The benefits of healthy, low-mercury fish like wild-caught Alaskan salmon are seemingly endless. However, it is often difficult to find fresh wild salmon at stores, and if you do, you’re likely to shell out at least $20 for a portion large enough to feed two. Canned wild salmon is a great alternative – it’s available almost anywhere and sold for a very reasonable price. Unfortunately, it’s not as aesthetically appealing as it’s fresh counterpart (plus you have to venture to the dreaded “Canned Meat” section of the grocery store…**shudder**).

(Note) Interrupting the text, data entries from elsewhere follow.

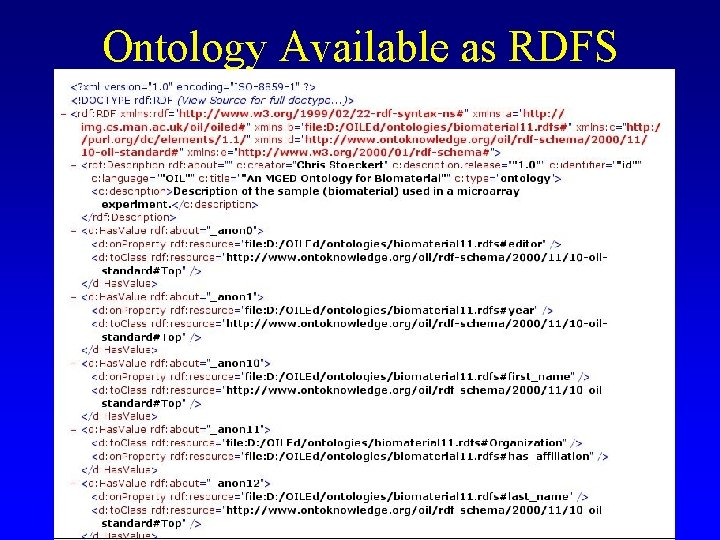 Ontology Available as RDFS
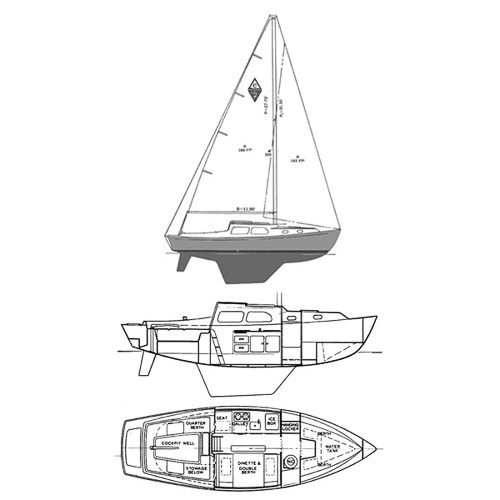 Illustration of a Coronado 25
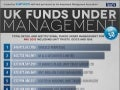 UK Funds Under Management [INFOGRAPHIC]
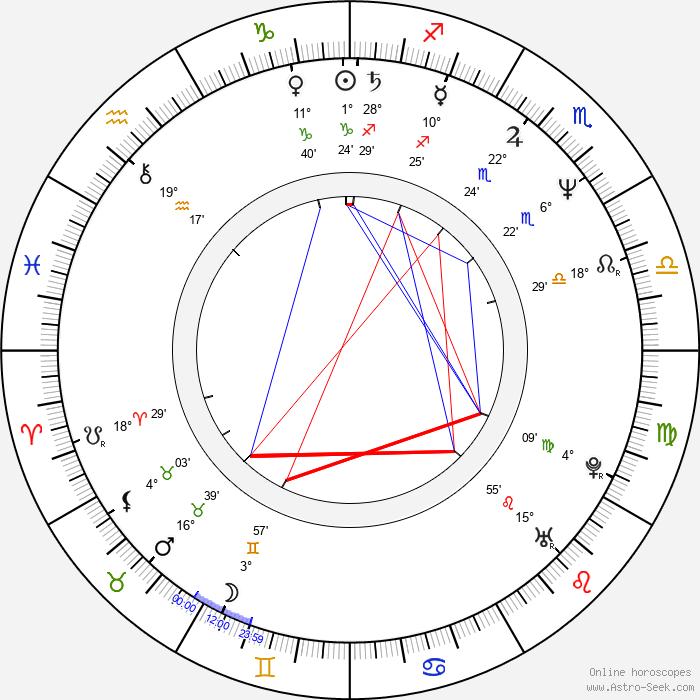 Joan Severance - Birth horoscope chart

I’m not giving up on the potential of canned salmon to be worked into a delicious meal. I’ve had success working with it in a number of ways, plus I love the fact that its long shelf life means you can always have a can on hand for a quick meal in a pinch. For example, these Asian-inspired salmon cakes were born out of an evening where we had a bunch of random veggies in the fridge and not much else. I think they could be used in a number of meals, similar to how we’ve seen crab cakes treated nowadays (sandwiches, benedicts, salads, etc.)
Per usual, I didn’t do a great job of measuring, so feel free to play it by ear and adjust the quantities of herbs as you see fit.

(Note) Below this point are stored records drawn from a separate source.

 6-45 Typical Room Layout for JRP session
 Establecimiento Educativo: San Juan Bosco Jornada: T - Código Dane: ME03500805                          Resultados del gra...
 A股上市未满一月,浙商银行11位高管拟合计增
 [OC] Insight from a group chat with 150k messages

- (2) 6 oz. cans of canned salmon (I was lazy and sprung for the more expensive boneless and skinless this time, but if you’re watching your budget, don’t be afraid to buy the larger cans with bones and skin included. It’s not too difficult to remove them once you open the can, and you’ll save almost half by doing it yourself).
- 2 eggs
- 3 tbsp chopped green onions (about half a bunch)
- 3 tbsp cilantro (about 1/4 of a bunch)
- 1 tsp. minced ginger
- 1 tsp. minced garlic
- Seasonings to taste (I used coriander, turmeric and Chinese five spice)

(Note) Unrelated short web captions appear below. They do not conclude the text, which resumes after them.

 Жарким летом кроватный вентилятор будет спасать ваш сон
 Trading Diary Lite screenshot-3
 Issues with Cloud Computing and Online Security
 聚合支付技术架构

- 3 tbsp. coconut flour (or any type of flour you have on hand)
- Cooking oil (I used coconut)
- Tamari or soy sauce
Beat two eggs in large bowl. Drain salmon and remove bones/skin if necessary. Add salmon, onions, cilantro, ginger, garlic, seasonings and flour to eggs. Mix well until evenly distributed and form into small patties (this recipe yielded 6 for me). If patties are too crumbly (i.e., not sticking together), add a little oil until a moister consistency is reached.
Heat oil in large skillet over medium high until hot. Place patties in pan and top with tamari/soy and juice of 1/2 of the lime. (NOTE: don’t go overboard on the tamari or soy – I have done this to try to rush the cooking process and ended up with very salty cakes…not good!). Let cook for about 5 minutes, or until bottom of cakes are golden brown. Flip cakes and add more oil to the pan as needed. Top again with a bit of tamari/soy and the juice of the other half of lime. Once other side is golden brown, the cakes are ready.
I served these with a quick stir fry of bagged veggies and a surprisingly delicious Americanized Japanese salad (recipe to come).